Explosão de Estrela - Há 5 bilhões de anos - Cega Satélite da Nasa

A explosão de um estrela, que morreu há 5 bilhões de anos, antes do nosso sistema planetário ter sido formado, para formar um buraco negro, cegou um satélite da NASA.

http://www.telegraph.co.uk/science/space/7893771/Nasa-satellite-blinded-by-biggest-ever-star-explosion-in-space.html

A NASA satellite was temporarily blinded after the brightest explosion of a star ever witnessed in space, officials admitted.

The space agency’s orbiting Swift observatory was overwhelmed by glare from the eruption, called a gamma-ray burst.

Such was the power of the last month’s blast that the observatory's software ignored it as if it were an anomaly.

Scientists at NASA’s Goddard Space Flight Centre, in Maryland, said the explosion of X-rays that followed came from a star that died five billion years ago, far beyond our own Milky Way galaxy.

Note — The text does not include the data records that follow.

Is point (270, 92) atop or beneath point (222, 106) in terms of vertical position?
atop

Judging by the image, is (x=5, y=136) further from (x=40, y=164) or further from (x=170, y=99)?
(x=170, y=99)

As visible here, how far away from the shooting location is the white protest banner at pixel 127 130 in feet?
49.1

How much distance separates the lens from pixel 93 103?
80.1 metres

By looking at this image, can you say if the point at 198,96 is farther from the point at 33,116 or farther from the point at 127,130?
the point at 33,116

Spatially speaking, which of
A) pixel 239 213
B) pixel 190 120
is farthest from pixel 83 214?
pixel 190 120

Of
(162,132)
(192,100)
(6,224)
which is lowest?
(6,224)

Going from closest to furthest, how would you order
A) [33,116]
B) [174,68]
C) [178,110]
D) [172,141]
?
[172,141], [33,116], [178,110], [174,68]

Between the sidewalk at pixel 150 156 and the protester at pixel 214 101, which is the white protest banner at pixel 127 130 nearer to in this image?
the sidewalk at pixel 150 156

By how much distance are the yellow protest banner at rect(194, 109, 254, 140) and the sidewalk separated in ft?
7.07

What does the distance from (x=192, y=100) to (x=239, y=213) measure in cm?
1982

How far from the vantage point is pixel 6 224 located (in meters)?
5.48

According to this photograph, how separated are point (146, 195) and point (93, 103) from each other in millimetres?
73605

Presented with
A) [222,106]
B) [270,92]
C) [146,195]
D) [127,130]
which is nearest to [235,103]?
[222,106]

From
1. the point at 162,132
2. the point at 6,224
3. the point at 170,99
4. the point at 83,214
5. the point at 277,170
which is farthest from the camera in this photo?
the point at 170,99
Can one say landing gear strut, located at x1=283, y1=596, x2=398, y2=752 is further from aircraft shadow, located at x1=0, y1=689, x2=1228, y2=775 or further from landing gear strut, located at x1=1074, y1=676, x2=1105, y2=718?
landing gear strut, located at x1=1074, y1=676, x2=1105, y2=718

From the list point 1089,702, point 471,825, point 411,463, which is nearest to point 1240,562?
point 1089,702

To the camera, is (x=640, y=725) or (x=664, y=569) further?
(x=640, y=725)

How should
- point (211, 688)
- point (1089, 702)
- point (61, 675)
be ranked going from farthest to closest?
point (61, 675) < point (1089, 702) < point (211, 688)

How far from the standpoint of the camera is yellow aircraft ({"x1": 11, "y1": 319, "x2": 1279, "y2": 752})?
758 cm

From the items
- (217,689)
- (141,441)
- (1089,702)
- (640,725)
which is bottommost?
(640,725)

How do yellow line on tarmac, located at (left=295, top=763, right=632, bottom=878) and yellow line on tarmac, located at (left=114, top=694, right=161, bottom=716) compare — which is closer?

Experts say the timing meant the blast, which astronomers believe was caused by a star collapsing to form a black hole, occurred before the Sun and planets formed.

When a star explodes, radiation travels at the speed of light in all directions. Gamma rays reach Earth first, followed by X-rays.

Light from the flare-up, titled GRB 100621A, reached Earth on June 21 after it had travelled nearly halfway across the universe.

It then hit the satellite, which formed in 2005 to observe the sky with X-ray style eyes.

Observing gamma-ray bursts is one of the satellite's prime objectives but it was not built to cope with such an intensely bright blast.

"The intensity of these X-rays was unexpected and unprecedented," said Neil Gehrels, Swift's principal investigator.

"Just when we were beginning to think that we had seen everything that gamma-ray bursts could throw at us, this burst came along to challenge our assumptions about how powerful their X-ray emissions can be.”

Dr Phil Evans, of Leicester University's space department, added: "The burst was so bright when it first erupted that our data-analysis software shut down.

“So many photons were bombarding the detector each second that it just couldn't count them quickly enough.

"It was like trying to use a rain gauge and a bucket to measure the flow rate of a tsunami. This burst is one for the record books."

When the telescope recovered, Dr Evans and colleagues were able to measure that the distant explosion had been 140 times brighter than the brightest steady source of X-rays, a neutron star 500,000 times closer to Earth.

Professor David Burrows, of Penn State University, who is lead scientist for Swift's X-ray Telescope (XRT), said: "This gamma-ray burst is by far the brightest light source ever seen in X-ray wavelengths at cosmological distances."